[BUG] macOS: auto-update deletes the running app bundle mid-session, revoking granted Full Disk Access until restart

Open 💬 2 comments Opened Jun 28, 2026 by Daniels77777

Summary

On macOS, when Claude Code auto-updates while a session is running, the updater deletes the currently running version's application bundle from ~/Library/Application Support/Claude/claude-code/<version>/claude.app. The live process is left executing from a bundle that no longer exists on disk. macOS then stops honoring the Full Disk Access grant for that process, and all file operations on TCC-protected locations (Downloads, Documents, Desktop, iCloud Drive) begin failing with Operation not permitted — silently, mid-session, with no error identifying the cause. A full quit and relaunch restores access.

Environment

  • Claude Code running under Claude Desktop
  • Version transition observed: 2.1.181 → 2.1.187 (auto-update during an active session)
  • macOS 27.0 (build 26A5368g), Apple Silicon (arm64)
  • Inner bundle identifier: com.anthropic.claude-code; host app: com.anthropic.claudefordesktop (Team Q6L2SF6YDW)
  • Full Disk Access had been granted to Claude and working for ~120 days prior

Steps to reproduce

  1. Grant Claude Full Disk Access. Confirm a Claude Code session can read a protected folder (e.g. ls ~/Downloads).
  2. Keep that session running.
  3. Allow (or trigger) a Claude Code auto-update to a new version while the session is still open.
  4. The updater removes the previous claude-code/<old-version>/ bundle.
  5. In the still-running session, run a file operation against a TCC-protected directory.

Actual behavior

  • ls ~/DownloadsOperation not permitted (EPERM). Same for ~/Documents, ~/Desktop, and iCloud Drive.
  • A non-protected directory (e.g. the project working directory) still reads fine.
  • The failure persists even with the per-command shell sandbox disabled — i.e. it is OS-level TCC, not the Claude Code sandbox or Claude Code's own permission layer (which were fully permissive).
  • The running process is executing from a bundle path that no longer exists on disk:
  • Process path: ~/Library/Application Support/Claude/claude-code/2.1.181/claude.app/Contents/MacOS/claude
  • On disk: only …/claude-code/2.1.187/ exists (created at the time of the update); the 2.1.181 directory returns "No such file or directory".

Expected behavior

  • An in-session auto-update must not delete the bundle of the running process.
  • Permissions granted to the running process (Full Disk Access) must remain in effect for the life of that process.

Impact

  • Silent, mid-session loss of file access on the user's primary folders; Read/Write tools begin failing.
  • Naturally misattributed by the user to their own macOS privacy settings (Full Disk Access appears granted, yet access fails), sending them to debug the wrong thing.
  • Any auto-update landing during an open session can reproduce it.

Suggested fixes

  1. Never delete the bundle of a running process.
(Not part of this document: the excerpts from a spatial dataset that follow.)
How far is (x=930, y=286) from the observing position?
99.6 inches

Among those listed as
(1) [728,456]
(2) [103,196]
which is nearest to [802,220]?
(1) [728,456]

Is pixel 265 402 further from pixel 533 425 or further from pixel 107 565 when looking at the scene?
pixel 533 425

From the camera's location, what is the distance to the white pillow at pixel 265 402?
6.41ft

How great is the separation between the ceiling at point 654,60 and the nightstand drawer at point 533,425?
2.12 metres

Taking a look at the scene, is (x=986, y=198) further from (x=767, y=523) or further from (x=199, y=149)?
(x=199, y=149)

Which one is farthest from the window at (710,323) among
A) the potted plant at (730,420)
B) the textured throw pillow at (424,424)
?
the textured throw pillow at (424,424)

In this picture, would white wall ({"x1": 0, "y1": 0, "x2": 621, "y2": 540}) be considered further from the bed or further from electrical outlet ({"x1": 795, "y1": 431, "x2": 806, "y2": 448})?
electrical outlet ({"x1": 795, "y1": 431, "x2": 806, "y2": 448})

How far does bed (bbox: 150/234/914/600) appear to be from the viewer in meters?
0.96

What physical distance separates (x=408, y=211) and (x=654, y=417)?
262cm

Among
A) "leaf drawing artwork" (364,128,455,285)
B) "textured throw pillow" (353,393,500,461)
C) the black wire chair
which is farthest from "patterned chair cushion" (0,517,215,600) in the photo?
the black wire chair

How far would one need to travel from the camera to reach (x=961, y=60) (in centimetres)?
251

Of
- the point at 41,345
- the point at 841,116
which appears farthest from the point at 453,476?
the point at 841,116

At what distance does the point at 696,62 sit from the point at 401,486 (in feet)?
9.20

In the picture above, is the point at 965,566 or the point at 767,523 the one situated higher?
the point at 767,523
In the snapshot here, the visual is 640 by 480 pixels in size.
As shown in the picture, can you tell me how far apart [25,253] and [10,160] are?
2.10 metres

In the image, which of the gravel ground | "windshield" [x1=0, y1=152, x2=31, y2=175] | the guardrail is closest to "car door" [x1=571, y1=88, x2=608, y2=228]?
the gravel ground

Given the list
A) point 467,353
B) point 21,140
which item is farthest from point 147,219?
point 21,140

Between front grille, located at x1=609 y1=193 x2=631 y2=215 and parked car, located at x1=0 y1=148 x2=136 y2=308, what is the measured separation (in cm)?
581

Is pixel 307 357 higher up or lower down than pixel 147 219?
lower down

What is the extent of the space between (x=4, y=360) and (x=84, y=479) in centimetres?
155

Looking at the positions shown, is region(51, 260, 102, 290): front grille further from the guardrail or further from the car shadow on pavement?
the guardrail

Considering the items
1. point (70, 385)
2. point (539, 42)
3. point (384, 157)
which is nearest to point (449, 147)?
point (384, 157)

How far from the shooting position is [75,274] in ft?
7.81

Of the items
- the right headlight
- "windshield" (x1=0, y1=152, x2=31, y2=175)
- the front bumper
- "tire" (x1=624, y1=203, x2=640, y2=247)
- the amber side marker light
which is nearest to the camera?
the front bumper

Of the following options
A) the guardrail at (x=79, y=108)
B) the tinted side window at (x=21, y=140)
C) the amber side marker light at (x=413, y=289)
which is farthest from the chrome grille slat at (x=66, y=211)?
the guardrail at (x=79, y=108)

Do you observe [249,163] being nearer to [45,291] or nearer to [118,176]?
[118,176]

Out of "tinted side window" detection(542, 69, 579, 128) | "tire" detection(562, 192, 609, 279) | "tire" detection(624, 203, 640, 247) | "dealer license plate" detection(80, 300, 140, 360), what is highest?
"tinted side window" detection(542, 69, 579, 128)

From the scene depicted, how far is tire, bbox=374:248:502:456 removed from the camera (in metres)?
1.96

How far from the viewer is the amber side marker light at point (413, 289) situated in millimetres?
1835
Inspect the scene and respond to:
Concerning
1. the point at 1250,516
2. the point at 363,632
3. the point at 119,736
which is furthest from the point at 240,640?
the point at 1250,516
Defer removal of the old claude-code/<version>/ directory until no live process references it.
  2. Stage updates; activate on restart. Download into a new path but keep the running version's bundle intact for the life of the process; switch over on next launch.
  3. Run from a stable path (e.g. a …/claude-code/current symlink repointed atomically on restart) rather than executing directly from a version-stamped directory the updater later deletes.
  4. Detect and surface the condition. If the running bundle's on-disk path disappears, show a clear notice ("Claude Code updated in the background; file access is suspended until you quit and reopen") instead of letting operations fail as unexplained Operation not permitted.

Workaround

Fully quit Claude (⌘Q — not just closing the window) and reopen. A fresh process runs the intact, signed on-disk bundle and the existing Full Disk Access grant applies again.

Possibly related

  • #69546 — macOS: a hardcoded CLI version path breaks on every version bump (same version-stamped-path fragility).
  • #69140, #66997 — auto-update deleting user data on Windows (same "auto-update removes things it shouldn't" family).